Recently, scientists fitted 33 sooty shearwaters with electronic tags to record data such as position, air temperature, and diving depth while feeding. The 6-gram (about 22-ounce) electronic tags were placed on the shearwaters after they were captured in their breeding burrows in New Zealand. A year later, 20 of the tags were recovered with 19 providing a full record of the distances traveled. The data from these tags showed that the sooty shearwaters travel the Pacific Ocean in a massive figure-of-eight pattern during their migration every year. Their migration paths covered the whole of the Pacific region and took about 200 days to complete. The shearwaters’ journeys took them from their breeding colonies in New Zealand to winter feeding grounds off Japan, Alaska, or California. Some even stopped off on the western coast of South America on the way. During this migration, the sooty shearwaters traveled a maximum distance of up to 40,000 miles and up to 565 miles per day, setting a new record for the longest animal migration known. This record was formerly held by the Arctic Tern, which travels 22,000 miles annually during its migration between the polar ice caps. The data from the tags also showed that the shearwaters dived to an average depth of 46 feet while feeding and could dive as deep as 225 feet.

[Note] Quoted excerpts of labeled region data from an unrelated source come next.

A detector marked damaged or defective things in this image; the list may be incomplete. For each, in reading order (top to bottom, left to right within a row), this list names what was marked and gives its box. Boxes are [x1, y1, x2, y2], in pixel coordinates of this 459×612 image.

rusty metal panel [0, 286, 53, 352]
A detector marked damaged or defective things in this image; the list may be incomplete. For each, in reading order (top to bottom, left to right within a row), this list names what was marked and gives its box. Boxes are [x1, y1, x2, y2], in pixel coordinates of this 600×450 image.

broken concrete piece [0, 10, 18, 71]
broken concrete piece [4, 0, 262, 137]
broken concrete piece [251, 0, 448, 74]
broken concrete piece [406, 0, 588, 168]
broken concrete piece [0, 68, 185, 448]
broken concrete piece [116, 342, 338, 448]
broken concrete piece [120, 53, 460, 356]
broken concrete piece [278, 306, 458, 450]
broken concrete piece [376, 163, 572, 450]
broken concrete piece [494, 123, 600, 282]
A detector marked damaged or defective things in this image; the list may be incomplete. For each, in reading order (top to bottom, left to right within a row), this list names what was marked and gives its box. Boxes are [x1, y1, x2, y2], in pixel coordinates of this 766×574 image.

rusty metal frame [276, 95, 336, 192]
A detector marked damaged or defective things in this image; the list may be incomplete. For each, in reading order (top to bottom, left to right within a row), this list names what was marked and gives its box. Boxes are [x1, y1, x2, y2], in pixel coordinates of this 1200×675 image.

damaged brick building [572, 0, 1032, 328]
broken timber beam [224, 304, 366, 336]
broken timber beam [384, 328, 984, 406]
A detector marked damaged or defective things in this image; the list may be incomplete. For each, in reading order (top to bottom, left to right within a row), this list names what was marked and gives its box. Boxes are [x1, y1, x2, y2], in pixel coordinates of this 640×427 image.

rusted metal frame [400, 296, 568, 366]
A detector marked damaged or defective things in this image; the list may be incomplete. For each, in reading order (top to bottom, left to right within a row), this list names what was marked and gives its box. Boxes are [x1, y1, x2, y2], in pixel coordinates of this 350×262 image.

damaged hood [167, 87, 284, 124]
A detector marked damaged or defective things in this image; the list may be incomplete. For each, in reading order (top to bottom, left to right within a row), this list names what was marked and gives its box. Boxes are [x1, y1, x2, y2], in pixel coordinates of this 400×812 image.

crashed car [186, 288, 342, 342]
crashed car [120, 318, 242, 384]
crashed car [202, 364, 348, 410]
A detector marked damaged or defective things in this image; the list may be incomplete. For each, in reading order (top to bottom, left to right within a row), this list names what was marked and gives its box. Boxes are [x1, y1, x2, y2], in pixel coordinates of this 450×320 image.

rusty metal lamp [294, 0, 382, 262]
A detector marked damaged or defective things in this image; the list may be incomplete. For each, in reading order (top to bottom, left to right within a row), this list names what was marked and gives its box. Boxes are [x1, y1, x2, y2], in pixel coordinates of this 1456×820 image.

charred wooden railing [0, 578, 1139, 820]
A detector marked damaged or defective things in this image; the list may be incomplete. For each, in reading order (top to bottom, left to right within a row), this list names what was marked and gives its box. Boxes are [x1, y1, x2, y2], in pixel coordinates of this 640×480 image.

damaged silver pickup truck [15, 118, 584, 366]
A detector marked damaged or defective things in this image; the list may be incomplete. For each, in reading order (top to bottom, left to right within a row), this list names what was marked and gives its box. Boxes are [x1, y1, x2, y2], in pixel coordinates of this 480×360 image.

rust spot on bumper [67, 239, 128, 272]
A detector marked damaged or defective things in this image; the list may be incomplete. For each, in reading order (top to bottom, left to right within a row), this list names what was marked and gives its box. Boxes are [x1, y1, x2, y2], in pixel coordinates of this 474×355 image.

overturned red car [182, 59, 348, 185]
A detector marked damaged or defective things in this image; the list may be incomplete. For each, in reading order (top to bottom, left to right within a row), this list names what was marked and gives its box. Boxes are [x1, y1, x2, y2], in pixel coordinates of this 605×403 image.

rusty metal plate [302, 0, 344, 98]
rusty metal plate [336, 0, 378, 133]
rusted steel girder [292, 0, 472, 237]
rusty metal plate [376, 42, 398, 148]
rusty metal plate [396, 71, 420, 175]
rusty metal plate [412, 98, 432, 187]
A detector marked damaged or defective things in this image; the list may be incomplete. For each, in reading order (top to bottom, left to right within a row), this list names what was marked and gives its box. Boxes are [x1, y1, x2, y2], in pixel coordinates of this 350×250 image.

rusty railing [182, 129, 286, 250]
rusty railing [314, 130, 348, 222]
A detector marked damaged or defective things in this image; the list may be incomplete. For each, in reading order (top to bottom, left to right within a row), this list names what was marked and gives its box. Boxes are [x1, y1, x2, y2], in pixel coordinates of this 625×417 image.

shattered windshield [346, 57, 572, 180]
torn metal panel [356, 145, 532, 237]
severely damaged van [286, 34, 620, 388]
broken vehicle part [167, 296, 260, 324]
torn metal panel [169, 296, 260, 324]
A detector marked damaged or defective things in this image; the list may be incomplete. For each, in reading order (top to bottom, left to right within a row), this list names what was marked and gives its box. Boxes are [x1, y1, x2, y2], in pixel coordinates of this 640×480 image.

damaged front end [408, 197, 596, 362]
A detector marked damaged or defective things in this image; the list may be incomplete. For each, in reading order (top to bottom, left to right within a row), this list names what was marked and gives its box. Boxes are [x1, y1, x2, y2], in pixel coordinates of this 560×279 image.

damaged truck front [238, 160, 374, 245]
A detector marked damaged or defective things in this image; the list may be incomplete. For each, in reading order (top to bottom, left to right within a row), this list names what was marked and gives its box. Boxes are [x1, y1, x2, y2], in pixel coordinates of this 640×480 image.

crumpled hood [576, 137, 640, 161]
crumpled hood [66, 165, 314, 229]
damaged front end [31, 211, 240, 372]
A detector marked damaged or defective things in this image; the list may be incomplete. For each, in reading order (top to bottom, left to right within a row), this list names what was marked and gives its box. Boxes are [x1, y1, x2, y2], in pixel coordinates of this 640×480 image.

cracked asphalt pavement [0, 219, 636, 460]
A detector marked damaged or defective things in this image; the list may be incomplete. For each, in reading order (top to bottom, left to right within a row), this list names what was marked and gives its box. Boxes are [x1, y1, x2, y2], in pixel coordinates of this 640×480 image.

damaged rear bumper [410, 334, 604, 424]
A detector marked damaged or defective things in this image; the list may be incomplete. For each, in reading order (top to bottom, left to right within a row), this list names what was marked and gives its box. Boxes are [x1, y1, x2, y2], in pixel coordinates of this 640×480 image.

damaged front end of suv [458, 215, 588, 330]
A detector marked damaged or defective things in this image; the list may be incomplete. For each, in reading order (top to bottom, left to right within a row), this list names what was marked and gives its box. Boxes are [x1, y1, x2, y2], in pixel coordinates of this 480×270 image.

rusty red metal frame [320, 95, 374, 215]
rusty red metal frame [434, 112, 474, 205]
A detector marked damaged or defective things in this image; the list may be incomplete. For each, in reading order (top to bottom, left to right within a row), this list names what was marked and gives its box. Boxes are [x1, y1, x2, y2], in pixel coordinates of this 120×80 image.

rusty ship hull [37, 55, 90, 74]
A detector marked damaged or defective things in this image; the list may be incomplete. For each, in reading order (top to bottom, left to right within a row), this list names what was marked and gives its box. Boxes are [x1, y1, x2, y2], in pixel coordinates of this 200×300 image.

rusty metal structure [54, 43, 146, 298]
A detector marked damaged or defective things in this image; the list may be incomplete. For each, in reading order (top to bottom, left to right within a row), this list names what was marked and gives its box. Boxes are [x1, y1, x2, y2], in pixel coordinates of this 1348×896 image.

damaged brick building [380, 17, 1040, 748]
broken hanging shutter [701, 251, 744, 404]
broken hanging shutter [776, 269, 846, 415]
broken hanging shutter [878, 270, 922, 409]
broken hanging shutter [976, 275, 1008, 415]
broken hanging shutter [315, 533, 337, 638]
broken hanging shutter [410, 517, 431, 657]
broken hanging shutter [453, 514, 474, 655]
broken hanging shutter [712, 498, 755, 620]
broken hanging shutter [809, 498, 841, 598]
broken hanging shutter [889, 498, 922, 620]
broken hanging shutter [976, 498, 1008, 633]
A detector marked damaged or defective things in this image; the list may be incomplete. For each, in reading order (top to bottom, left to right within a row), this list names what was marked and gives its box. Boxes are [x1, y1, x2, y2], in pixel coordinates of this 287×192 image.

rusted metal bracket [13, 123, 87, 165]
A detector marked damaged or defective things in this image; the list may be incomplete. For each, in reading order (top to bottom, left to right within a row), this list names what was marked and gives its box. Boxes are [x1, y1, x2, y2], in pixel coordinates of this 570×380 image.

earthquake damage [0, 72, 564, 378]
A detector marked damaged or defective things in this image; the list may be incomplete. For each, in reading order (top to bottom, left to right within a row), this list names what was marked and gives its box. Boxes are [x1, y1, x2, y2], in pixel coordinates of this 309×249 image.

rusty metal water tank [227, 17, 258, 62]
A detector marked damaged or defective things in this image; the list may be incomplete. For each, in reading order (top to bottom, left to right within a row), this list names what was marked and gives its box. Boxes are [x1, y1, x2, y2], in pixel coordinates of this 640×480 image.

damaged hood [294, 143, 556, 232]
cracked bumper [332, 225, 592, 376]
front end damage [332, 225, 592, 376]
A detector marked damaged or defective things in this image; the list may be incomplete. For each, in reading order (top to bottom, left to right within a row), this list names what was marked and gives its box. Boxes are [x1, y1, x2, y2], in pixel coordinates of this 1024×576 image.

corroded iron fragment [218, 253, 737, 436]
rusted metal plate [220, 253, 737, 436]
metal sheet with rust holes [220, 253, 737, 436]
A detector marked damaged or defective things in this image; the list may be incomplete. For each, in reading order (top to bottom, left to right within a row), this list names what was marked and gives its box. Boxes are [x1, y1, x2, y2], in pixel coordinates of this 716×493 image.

Someday soon, if we are faithful, we will be long distance travelers also, but on a universal scale. “Many seem to have the idea that this world and the heavenly mansions constitute the universe of God. Not so. The redeemed throng will range from world to world, and much of their time will be employed in searching out the mysteries of redemption.”
“Ellen G. White Comments,” Seventh-day Adventist Bible Commentary, vol. 7, 990. “All the treasures of the universe will be open to the study of God’s redeemed. Unfettered by mortality, they wing their tireless flights to worlds afar—worlds that thrilled with sorrow at the spectacle of human woe and rang with songs of gladness at the tidings of a ransomed soul. With unutterable delight the children of earth enter into the joy and the wisdom of unfallen beings. They share the treasures of knowledge and understanding gained through ages upon ages in contemplation of God’s handiwork. With undimmed vision they gaze upon the glory of creation—suns and stars and systems, all in their appointed order circling the throne of Deity. Upon all things, from least to greatest, the Creator’s name is written, and in all are the riches of His power displayed.” The Great Controversy, 677, 678.